Plain-text document sources
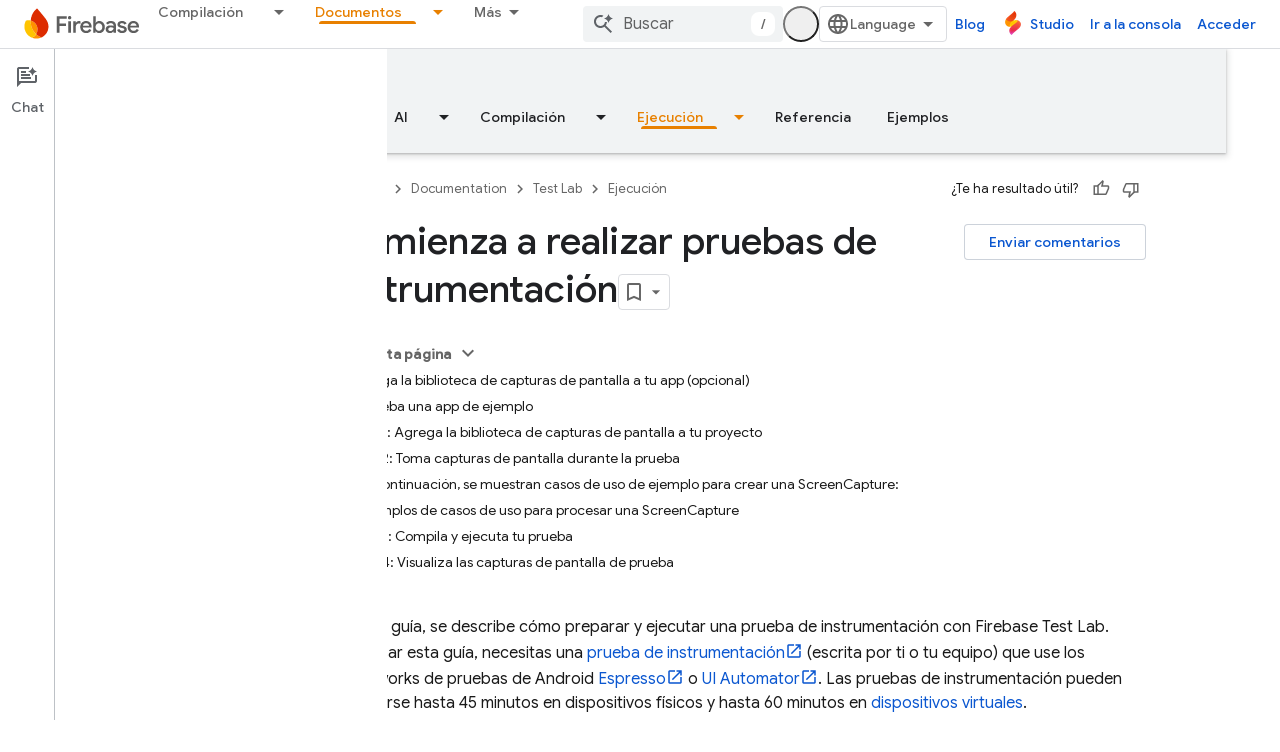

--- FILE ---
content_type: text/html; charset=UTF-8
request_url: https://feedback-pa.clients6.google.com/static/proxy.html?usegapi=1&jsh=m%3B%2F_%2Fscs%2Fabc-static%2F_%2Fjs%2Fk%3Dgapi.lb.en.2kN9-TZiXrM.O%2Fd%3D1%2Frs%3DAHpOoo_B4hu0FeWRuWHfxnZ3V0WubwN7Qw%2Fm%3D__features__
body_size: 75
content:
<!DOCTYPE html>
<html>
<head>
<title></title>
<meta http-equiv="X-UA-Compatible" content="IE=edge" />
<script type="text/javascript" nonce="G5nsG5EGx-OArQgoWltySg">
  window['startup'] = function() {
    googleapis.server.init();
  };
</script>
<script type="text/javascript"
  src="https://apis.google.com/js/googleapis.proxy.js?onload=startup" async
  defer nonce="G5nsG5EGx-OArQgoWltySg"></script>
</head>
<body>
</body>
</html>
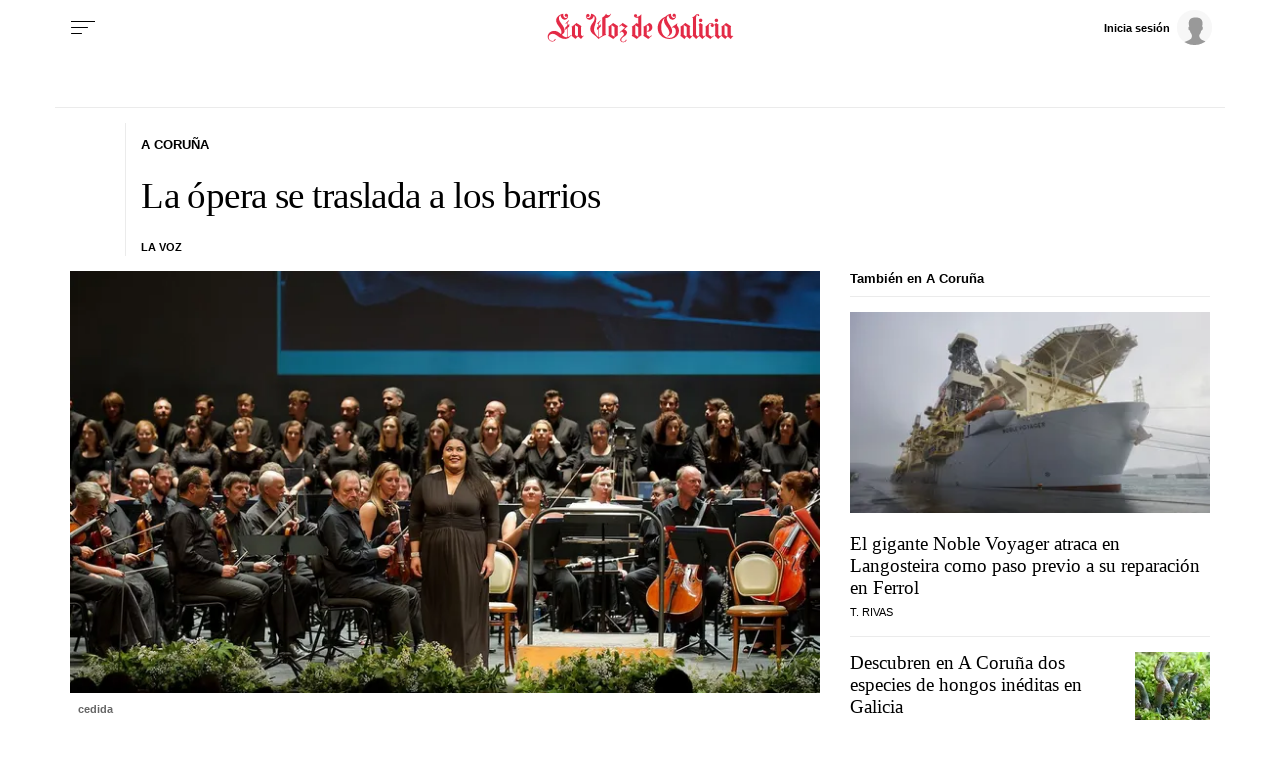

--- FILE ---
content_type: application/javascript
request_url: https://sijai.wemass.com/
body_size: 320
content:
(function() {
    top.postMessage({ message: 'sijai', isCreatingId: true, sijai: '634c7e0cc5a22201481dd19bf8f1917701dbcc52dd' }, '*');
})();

--

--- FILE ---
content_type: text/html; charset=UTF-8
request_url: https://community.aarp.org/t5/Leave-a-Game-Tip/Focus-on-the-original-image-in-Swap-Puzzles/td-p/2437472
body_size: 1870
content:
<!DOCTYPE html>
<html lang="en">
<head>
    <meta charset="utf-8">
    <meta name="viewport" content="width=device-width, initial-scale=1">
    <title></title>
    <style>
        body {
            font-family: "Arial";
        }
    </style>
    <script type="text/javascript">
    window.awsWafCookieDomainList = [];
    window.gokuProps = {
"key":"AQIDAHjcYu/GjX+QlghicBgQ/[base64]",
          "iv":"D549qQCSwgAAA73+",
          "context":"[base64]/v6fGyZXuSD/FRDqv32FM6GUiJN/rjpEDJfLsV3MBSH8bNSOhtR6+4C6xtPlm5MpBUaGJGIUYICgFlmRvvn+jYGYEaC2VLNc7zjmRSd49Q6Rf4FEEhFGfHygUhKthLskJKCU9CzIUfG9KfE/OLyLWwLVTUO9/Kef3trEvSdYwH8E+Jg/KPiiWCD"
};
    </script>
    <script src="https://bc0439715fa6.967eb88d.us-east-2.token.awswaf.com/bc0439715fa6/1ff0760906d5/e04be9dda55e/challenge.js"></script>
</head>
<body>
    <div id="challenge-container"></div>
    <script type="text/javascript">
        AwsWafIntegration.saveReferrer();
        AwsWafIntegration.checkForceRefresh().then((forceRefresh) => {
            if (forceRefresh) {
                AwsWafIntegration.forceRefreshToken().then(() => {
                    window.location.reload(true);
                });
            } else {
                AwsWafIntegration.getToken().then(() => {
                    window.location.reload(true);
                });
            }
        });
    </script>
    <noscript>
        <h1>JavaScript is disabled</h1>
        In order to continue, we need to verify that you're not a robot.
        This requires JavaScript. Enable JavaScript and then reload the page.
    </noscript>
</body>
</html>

(What you should do) Search the data for the string "proxy" and copy out every line where it is found.

(Reply)
request_url: https://feedback-pa.clients6.google.com/static/proxy.html?usegapi=1&jsh=m%3B%2F_%2Fscs%2Fabc-static%2F_%2Fjs%2Fk%3Dgapi.lb.en.2kN9-TZiXrM.O%2Fd%3D1%2Frs%3DAHpOoo_B4hu0FeWRuWHfxnZ3V0WubwN7Qw%2Fm%3D__features__
  src="https://apis.google.com/js/googleapis.proxy.js?onload=startup" async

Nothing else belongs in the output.